Tasks ::
1) Extract the part of the passage about Ben and Polly starting at "During the rest" and ending at "come to trust.", word for word.
2) Put the entries into a numbered list, starting at the line that contains "Of (140,132), (261,120), (96,247), (76,218), which" and ending with the last line of the entries, with blank lines left out.

Page excerpt ::
┏━━

Second paragraph of the third chapter:

During the rest of their travels with the Doctor, we learn very little about Ben & Polly, even though they continue with him for another six adventures. It is a curious thing that from the start, despite having witnessed the Doctor's 'renewal', Ben refuses to accept that the Doctor is indeed who he claims to be. Once again Polly is the voice of reason, willing to accept what she has seen, even if she cannot really understand it. Throughout their adventure on the human colony on Vulcan (The Power of the Daleks) Ben continues to be irritable and highly strung, while Polly opts for calmness. It is only when a Dalek recognises the Doctor that Ben finally accepts this strange man in the frock coat is the same old man he had come to trust.

┗━━

Supplied data ::
┏━━

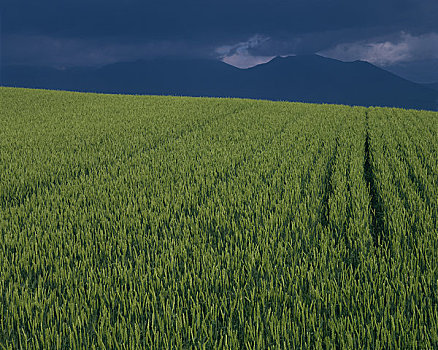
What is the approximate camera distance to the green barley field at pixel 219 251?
2277 mm

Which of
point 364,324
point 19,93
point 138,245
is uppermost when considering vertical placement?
point 19,93

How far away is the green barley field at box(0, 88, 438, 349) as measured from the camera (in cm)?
228

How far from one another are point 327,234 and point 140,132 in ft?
28.3

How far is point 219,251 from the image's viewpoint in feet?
11.0

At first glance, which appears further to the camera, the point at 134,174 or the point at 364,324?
the point at 134,174

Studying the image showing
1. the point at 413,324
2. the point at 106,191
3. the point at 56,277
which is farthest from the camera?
the point at 106,191

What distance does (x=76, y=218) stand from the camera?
14.3 ft

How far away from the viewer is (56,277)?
118 inches

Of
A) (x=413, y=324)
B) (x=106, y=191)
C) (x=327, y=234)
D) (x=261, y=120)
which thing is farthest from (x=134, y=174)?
(x=261, y=120)

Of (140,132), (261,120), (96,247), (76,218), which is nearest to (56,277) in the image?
(96,247)

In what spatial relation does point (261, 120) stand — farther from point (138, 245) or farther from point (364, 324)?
point (364, 324)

┗━━

Outputs in order ::
1)
During the rest of their travels with the Doctor, we learn very little about Ben & Polly, even though they continue with him for another six adventures. It is a curious thing that from the start, despite having witnessed the Doctor's 'renewal', Ben refuses to accept that the Doctor is indeed who he claims to be. Once again Polly is the voice of reason, willing to accept what she has seen, even if she cannot really understand it. Throughout their adventure on the human colony on Vulcan (The Power of the Daleks) Ben continues to be irritable and highly strung, while Polly opts for calmness. It is only when a Dalek recognises the Doctor that Ben finally accepts this strange man in the frock coat is the same old man he had come to trust.

2)
1. Of (140,132), (261,120), (96,247), (76,218), which is nearest to (56,277) in the image?
2. (96,247)
3. In what spatial relation does point (261, 120) stand — farther from point (138, 245) or farther from point (364, 324)?
4. point (364, 324)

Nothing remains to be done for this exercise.